**What to produce**
Answer these questions from the passage on lipoprotein lipase gene polymorphisms:
(a) How many subjects were genotyped, and by what method?
(b) What were the X allele frequencies for Han metabolic syndrome patients and for Han controls?
(c) Which measure was significantly higher in the H+H-/H-H- and SX/XX genotypes than in the H+H+ and SS genotypes?

**Selected passage**
# # #

[Association of lipoprotein lipase gene Hind III and S447X polymorphisms in metabolic syndrome patients among Kazakh and Han ethnics from Xinjiang].

To investigate the association of lipoprotein lipase gene Hind III and S447X polymorphisms with metabolic syndrome among Kazakh and Han ethnicities in Xinjiang. PCR-RFLP was used to detect 802 subjects' lipoprotein lipase Hind III and S447X genotypes (including 201 controls and 200 metabolic syndrome patients in Kazakh and Han ethnicities, respectively). (1) Frequencies of H+H-/H-H- genotype (32.50% vs. 47.76%), H- allele (18.00% vs. 28.86%), SX/XX genotype (8.00% vs. 22.39%) and X allele (4.00% vs. 12.44%) for metabolic syndrome in Han ethnicity were all significantly lower than those in controls (P < 0.01). (2) The frequencies of H+H-/H-H- genotype (33.50% vs. 46.80%), H- allele (22.00% vs. 28.60%), SX/XX genotype (10.50% vs. 22.90%) and X allele (5.50% vs. 12.44%) in patients with metabolic syndrome in Kazakh were all significantly lower than those for controls (P < 0.01). (3) The frequencies of lipoprotein lipase gene Hind III and S447X genotypes and alleles in Kazakh were not significantly different from Han (all P > 0.05). (4) The levels of waist circumference, systolic blood pressure, diastolic blood pressure, triglyceride and FPG in H+H-/H-H- and SX/XX genotype were significantly lower than those in H+H+ and SS genotype. HDL-C was significantly higher than that in H+H+ and SS genotype (P < 0.05). (5) The frequencies of H+H+ and SS genotype increased along with the increase in number of metabolic syndrome component. The lipoprotein lipase gene Hind III and S447X polymorphisms were associated with metabolic syndrome risk in Kazakh, and H+H-/H-H- genotype, H- allele, SX/XX genotype and X allele might have served as protective factors of metabolic syndrome. H+H-/H-H- and SX/XX genotype seemed to have had beneficial effects for all the metabolic syndrome components, and the frequencies of H+H+ and SS genotype were increasing along with the increase of number in the metabolic syndrome components.

# # #

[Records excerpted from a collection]
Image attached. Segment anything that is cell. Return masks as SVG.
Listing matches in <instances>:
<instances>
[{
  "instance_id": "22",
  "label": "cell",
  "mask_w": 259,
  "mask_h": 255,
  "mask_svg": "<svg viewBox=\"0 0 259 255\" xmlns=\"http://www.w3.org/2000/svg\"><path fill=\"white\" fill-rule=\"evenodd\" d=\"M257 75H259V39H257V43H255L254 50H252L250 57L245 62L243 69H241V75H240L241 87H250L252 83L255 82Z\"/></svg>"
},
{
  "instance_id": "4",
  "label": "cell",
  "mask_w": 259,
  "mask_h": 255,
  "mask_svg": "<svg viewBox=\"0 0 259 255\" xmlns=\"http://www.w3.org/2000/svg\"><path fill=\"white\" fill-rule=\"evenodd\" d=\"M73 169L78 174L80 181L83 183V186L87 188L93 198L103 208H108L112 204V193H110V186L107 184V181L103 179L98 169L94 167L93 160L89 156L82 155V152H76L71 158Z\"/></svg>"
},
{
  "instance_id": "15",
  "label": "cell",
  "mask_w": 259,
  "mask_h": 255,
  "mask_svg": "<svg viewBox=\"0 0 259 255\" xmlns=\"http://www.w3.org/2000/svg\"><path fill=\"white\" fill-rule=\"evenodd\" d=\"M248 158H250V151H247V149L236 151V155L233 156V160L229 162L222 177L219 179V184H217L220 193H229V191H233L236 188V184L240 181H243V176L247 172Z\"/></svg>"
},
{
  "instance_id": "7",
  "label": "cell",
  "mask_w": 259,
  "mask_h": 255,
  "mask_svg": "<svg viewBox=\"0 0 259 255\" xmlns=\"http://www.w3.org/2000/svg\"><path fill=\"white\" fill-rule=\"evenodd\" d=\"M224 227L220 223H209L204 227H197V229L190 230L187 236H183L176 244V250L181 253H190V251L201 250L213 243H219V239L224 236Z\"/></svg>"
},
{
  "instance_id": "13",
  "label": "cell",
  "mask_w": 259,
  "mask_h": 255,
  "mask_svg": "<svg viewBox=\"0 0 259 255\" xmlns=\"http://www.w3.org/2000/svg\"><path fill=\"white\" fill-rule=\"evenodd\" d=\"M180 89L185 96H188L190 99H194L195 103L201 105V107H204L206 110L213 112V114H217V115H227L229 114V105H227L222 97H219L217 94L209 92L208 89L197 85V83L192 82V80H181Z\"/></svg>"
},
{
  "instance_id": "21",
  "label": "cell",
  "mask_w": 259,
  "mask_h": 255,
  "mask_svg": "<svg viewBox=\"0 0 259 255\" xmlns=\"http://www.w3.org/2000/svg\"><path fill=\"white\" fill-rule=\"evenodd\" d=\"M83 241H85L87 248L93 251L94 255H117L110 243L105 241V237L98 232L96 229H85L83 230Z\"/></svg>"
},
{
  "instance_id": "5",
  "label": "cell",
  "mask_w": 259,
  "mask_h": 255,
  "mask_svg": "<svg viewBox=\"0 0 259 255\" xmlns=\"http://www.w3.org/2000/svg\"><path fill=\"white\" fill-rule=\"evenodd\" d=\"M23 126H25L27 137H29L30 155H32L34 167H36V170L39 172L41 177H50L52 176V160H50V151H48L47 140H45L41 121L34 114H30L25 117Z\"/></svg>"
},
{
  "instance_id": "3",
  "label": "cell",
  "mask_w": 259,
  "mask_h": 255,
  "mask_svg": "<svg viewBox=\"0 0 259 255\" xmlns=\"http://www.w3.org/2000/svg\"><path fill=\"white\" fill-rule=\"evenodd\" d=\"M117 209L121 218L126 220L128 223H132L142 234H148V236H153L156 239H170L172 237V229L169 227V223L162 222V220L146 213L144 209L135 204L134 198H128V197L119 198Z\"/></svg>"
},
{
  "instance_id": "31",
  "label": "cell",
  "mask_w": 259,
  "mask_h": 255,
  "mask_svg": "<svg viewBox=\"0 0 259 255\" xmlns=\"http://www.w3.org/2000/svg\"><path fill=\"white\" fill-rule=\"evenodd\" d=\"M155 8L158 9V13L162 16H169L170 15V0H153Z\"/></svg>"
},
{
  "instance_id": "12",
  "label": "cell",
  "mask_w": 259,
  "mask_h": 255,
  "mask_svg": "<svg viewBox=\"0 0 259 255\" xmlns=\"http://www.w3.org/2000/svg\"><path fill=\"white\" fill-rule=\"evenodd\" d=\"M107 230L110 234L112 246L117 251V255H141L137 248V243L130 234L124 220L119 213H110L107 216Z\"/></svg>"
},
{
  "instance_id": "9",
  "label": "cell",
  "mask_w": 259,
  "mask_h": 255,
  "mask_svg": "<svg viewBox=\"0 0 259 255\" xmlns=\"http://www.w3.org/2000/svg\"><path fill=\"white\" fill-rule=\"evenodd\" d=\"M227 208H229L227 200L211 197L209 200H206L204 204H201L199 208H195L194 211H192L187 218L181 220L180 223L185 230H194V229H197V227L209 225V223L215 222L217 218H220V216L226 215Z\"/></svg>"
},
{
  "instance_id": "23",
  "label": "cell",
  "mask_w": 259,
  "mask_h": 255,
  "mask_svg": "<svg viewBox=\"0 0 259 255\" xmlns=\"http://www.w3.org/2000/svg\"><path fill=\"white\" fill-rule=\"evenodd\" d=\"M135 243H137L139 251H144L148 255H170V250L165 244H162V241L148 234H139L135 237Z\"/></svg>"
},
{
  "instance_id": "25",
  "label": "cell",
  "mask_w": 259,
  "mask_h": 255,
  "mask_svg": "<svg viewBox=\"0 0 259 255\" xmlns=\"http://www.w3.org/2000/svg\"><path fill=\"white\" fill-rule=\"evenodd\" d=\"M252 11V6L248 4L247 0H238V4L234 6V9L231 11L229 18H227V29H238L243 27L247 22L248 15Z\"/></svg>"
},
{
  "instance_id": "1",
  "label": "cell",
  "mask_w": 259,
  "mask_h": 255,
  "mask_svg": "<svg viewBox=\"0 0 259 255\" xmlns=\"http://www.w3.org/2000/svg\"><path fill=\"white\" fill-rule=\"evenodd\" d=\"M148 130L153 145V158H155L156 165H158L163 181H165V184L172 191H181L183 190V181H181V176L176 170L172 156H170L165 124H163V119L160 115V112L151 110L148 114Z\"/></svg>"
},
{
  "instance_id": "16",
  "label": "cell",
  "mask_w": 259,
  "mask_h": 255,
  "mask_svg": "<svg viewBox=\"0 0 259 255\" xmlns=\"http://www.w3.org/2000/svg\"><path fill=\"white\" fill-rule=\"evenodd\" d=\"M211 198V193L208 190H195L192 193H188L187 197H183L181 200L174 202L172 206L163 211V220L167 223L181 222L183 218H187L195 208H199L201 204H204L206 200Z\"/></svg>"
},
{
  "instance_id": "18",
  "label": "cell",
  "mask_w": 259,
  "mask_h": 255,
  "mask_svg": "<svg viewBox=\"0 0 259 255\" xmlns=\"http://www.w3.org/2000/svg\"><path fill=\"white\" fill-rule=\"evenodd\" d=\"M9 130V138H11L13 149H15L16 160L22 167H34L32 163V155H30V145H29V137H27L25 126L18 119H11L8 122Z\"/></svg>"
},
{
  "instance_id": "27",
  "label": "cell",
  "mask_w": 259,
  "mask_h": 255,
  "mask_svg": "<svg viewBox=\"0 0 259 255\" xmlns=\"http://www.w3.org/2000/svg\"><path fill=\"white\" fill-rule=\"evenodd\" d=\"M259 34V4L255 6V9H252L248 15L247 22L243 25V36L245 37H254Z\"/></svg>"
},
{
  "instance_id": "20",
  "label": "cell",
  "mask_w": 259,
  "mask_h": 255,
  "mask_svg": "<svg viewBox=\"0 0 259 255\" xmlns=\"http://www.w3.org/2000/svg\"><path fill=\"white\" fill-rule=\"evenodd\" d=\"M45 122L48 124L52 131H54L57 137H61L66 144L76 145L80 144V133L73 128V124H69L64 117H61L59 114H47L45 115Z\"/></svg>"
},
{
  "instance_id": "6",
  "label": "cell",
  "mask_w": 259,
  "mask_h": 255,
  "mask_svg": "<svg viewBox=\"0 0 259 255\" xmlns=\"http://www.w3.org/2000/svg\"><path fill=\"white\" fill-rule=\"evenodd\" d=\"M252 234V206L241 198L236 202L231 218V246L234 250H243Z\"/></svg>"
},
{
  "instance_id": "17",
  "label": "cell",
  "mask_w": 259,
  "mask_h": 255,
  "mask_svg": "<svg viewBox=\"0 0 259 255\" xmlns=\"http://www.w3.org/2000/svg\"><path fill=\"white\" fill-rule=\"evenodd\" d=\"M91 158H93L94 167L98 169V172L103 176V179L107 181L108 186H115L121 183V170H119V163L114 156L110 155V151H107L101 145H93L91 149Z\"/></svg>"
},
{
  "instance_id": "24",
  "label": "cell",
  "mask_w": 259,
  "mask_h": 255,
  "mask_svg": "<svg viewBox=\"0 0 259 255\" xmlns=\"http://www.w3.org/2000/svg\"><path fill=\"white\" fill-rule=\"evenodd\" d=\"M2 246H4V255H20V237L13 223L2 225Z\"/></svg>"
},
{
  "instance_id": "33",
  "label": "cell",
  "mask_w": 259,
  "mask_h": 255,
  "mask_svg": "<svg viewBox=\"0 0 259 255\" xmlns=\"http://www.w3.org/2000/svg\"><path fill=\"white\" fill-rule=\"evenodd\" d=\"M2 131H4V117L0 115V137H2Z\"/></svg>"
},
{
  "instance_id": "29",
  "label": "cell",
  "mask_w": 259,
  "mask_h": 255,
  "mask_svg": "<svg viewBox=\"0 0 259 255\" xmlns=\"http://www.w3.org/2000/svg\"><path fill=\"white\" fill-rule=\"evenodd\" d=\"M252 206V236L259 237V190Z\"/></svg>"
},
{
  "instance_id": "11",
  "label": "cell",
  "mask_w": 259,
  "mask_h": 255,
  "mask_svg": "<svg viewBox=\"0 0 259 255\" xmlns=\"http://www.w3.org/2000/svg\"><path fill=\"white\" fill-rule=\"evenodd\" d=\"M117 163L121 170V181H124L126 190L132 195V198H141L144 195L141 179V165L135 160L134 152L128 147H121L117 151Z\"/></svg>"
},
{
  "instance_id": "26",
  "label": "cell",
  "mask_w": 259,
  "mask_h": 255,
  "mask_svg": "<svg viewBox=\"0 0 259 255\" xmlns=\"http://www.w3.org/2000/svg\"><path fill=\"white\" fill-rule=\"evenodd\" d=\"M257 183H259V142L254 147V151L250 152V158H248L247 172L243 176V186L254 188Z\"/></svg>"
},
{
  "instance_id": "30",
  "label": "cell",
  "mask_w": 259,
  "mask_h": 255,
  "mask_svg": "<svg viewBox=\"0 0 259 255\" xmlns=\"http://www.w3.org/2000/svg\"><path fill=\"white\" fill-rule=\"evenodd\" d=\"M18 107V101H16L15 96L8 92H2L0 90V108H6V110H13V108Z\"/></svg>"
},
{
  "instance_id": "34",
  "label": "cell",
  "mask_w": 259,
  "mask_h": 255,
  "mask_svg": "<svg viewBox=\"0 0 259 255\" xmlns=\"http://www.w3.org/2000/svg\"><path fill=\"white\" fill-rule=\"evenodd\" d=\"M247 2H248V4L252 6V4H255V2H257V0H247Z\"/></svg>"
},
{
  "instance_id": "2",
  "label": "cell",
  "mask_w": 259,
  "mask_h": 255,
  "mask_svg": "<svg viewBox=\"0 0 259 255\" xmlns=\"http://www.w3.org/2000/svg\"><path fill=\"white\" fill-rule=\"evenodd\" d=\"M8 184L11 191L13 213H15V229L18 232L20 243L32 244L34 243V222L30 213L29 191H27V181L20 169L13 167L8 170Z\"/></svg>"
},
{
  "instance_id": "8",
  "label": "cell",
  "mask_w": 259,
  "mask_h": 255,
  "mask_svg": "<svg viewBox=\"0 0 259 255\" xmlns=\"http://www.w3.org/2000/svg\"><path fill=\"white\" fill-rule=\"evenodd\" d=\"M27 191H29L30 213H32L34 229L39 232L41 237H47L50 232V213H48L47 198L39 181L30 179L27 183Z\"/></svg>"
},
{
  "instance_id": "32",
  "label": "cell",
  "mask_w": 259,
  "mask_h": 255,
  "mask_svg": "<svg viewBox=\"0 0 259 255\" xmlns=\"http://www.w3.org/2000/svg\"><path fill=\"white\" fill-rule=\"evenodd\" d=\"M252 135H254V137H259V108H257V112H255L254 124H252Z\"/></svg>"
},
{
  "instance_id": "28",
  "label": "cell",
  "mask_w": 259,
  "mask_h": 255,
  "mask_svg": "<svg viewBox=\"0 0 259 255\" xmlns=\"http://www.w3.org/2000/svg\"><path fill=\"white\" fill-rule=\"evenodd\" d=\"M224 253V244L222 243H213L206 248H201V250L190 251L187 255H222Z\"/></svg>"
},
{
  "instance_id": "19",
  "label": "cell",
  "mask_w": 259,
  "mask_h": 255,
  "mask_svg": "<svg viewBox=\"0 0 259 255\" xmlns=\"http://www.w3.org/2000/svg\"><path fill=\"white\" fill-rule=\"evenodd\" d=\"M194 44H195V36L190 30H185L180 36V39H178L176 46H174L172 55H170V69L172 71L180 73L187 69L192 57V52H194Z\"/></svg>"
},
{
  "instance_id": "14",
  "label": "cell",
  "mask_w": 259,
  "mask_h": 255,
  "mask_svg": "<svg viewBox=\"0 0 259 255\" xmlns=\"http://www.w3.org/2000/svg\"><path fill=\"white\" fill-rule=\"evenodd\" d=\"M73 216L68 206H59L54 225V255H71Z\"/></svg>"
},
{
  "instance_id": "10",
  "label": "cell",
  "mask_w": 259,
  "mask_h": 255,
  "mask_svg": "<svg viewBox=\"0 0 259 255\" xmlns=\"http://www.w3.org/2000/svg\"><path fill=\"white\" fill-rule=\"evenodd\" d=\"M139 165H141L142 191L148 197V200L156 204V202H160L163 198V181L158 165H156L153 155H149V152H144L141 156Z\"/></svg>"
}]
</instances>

# # #

**Solution to this exercise**
(a) The study genotyped 802 subjects using PCR-RFLP.
(b) The X allele frequency was 4.00% in Han metabolic syndrome patients and 12.44% in Han controls.
(c) HDL-C was significantly higher in the H+H-/H-H- and SX/XX genotypes.